Dockerize and fix installation on linux

fani-lab / LADy

LADy 💃: A Benchmark Toolkit for Latent Aspect Detection Enriched with Backtranslation Augmentation

Other

3 stars 3 forks source link

Dockerize and fix installation on linux #49

Closed 3ripleM closed 9 months ago

3ripleM commented 10 months ago

Based on this issue on spacy repository I had to add typing_extensions to our libraries in order to setup the project

Issue Page: Pydantic issubclass error for python 3.8 and 3.9

You should add this line in the requirement.txt typing_extensions==4.4.0

hosseinfani commented 10 months ago

@3ripleM @farinamhz no problem. but also put a quick comment in the requirement.txt. Also, update the environment.yml, if needed. Tnx.
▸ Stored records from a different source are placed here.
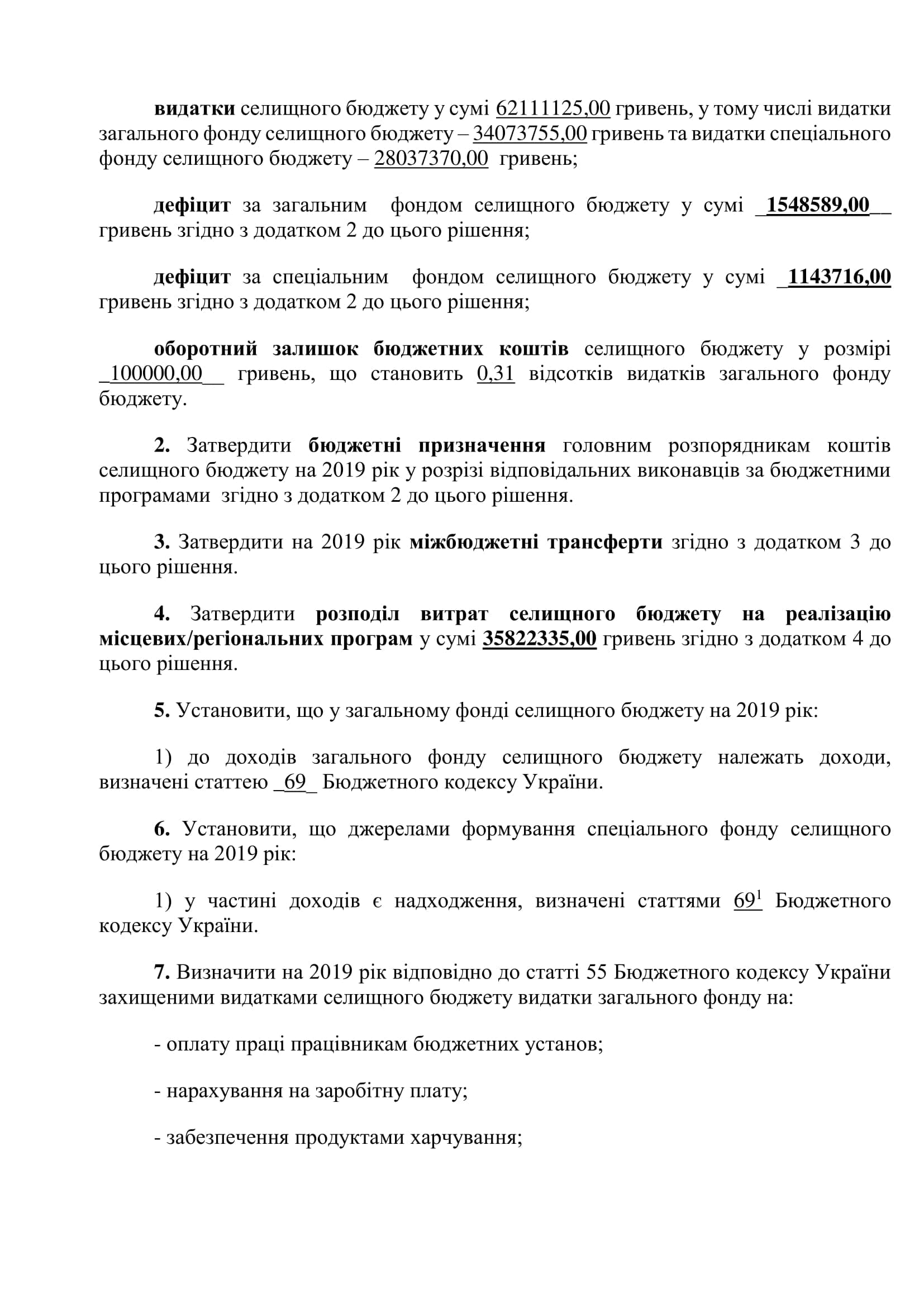 видатки селищного бюджету у сумі 62111125,00 гривень, у тому числі видатки загального фонду селищного бюджету – 34073755,00 гривень та видатки спеціального фонду селищного бюджету – 28037370,00 гривень;

дефіцит за загальним фондом селищного бюджету у сумі _1548589,00__ гривень згідно з додатком 2 до цього рішення;

дефіцит за спеціальним фондом селищного бюджету у сумі _1143716,00 гривень згідно з додатком 2 до цього рішення;

оборотний залишок бюджетних коштів селищного бюджету у розмірі _100000,00__ гривень, що становить 0,31 відсотків видатків загального фонду бюджету.

2. Затвердити бюджетні призначення головним розпорядникам коштів селищного бюджету на 2019 рік у розрізі відповідальних виконавців за бюджетними програмами згідно з додатком 2 до цього рішення.

3. Затвердити на 2019 рік міжбюджетні трансферти згідно з додатком 3 до цього рішення.

4. Затвердити розподіл витрат селищного бюджету на реалізацію місцевих/регіональних програм у сумі 35822335,00 гривень згідно з додатком 4 до цього рішення.

5. Установити, що у загальному фонді селищного бюджету на 2019 рік:

1) до доходів загального фонду селищного бюджету належать доходи, визначені статтею _69_ Бюджетного кодексу України.

6. Установити, що джерелами формування спеціального фонду селищного бюджету на 2019 рік:

1) у частині доходів є надходження, визначені статтями $69^1$ Бюджетного кодексу України.

7. Визначити на 2019 рік відповідно до статті 55 Бюджетного кодексу України захищеними видатками селищного бюджету видатки загального фонду на:

- оплату праці працівникам бюджетних установ;

- нарахування на заробітну плату;

- забезпечення продуктами харчування;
3ripleM commented 10 months ago

I also dockerize the setup process so its now easy to reproduce on any machine :) and also we can publish the docker image to a private container registry to make it available for anyone who wants to run the codebase (with all the requirements already installed)

something like this:

docker run fani_lab/lady --volume ./output:/app/output \
    python main.py \
    -naspects 5 \
    -am rnd \
    -data ../data/raw/semeval/toy.2016SB5/ABSA16_Restaurants_Train_SB1_v2.xml \
    -output ../output/toy.2016SB5/

farinamhz commented 10 months ago

Thank you very much @3ripleM and welcome to LADy :)
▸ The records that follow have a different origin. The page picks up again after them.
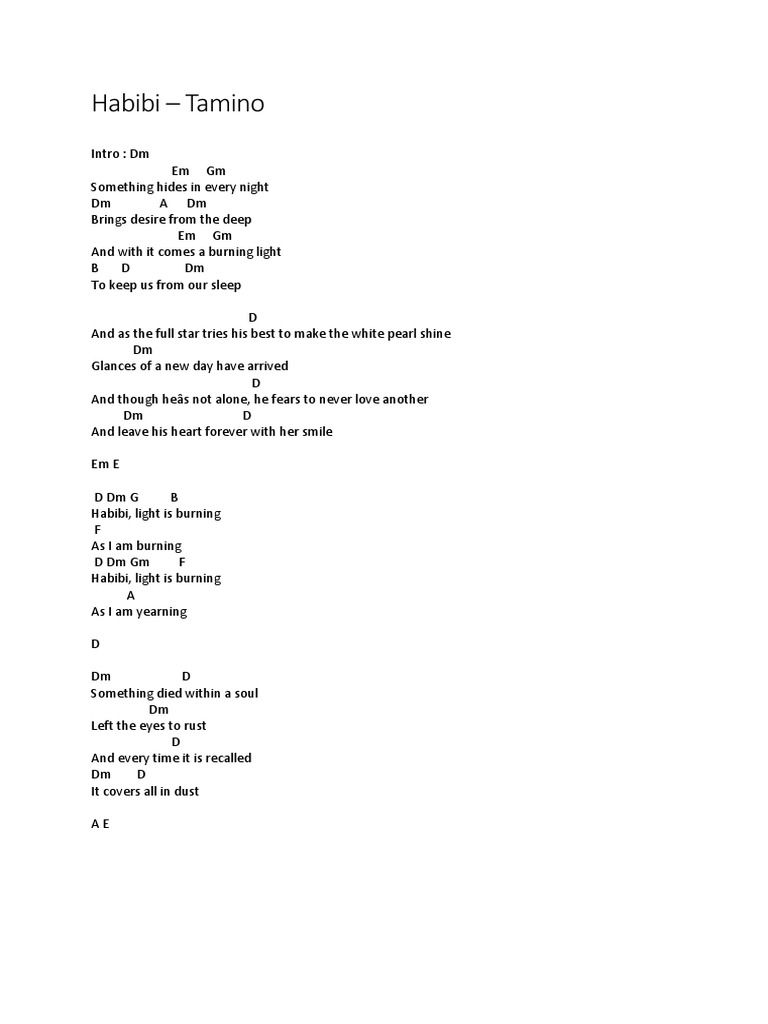 Habibi – Tamino

Intro : Dm

Em Gm
Something hides in every night
Dm A Dm
Brings desire from the deep
Em Gm
And with it comes a burning light
B D Dm
To keep us from our sleep

D
And as the full star tries his best to make the white pearl shine
Dm
Glances of a new day have arrived
D
And though heâs not alone, he fears to never love another
Dm D
And leave his heart forever with her smile

Em E

D Dm G B
Habibi, light is burning
F
As I am burning
D Dm Gm F
Habibi, light is burning
A
As I am yearning

D

Dm D
Something died within a soul
Dm
Left the eyes to rust
D
And every time it is recalled
Dm D
It covers all in dust

A E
hosseinfani commented 10 months ago

@3ripleM how can we have a container registry? why not a public container registry?

3ripleM commented 10 months ago

@hosseinfani Yeah, we can have a public one. It was just only a suggestion. but in either case it would be great to have one.

For setting it up I think we can use github registry (packages) for that. we have two options:

Manually push to the registry (which means that we have to make the image on a local computer)
Automatic build process (which relies on github action to do image building and pushing for us)
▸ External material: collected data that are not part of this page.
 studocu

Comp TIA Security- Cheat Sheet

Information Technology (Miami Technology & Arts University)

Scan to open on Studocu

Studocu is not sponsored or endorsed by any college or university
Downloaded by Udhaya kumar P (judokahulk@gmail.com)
for the second option we can decide to do it automatically for us when we push to the master branch or we can do it manually trigger the pipeline via a button

hosseinfani commented 10 months ago

@3ripleM can we go with the second option and automatic build, but also running a quick test on a toy dataset? if so, would you please handle that?

3ripleM commented 10 months ago

@hosseinfani Yes, I believe we can build on multi stage, means when the build is finished we can test our image by running it on the cloud to test that every thing is working. After that, we can push the image to the registry.

I'll keep you updated

3ripleM commented 10 months ago

@hosseinfani Hossein, our current method of processing toy datasets consumes a significant amount of time and resources.

I would like to propose a solution to address this issue. We could consider releasing two versions of our model:

Full Version: This version would require the use of a separate system equipped with a GPU.
Lite Version

Furthermore, I am of the opinion that we could explore the possibility of setting up a GitHub Actions runner on our servers that have GPUs. This approach could potentially streamline and automate the process. However, further investigation is necessary to determine the feasibility of this solution.

hosseinfani commented 10 months ago

@3ripleM

really? it's a toy dataset. it shouldn't take a lot of time. let's discuss it in person.
we don't have any internal GPU server, nor we should think of having that. We need to provide a unit test on any pcs.

hosseinfani commented 10 months ago

@3ripleM Please prepare two guideline as a md file for our library: 1- From producer's perspective to create dockerization 2- From the consumer perspective how to use the docker

3ripleM commented 9 months ago

@hosseinfani @farinamhz

Dockerization is done and the readme is updated.

farinamhz commented 9 months ago

Great, thank you very much, @3ripleM!

hosseinfani commented 9 months ago

@3ripleM thank you. pls close the issue then.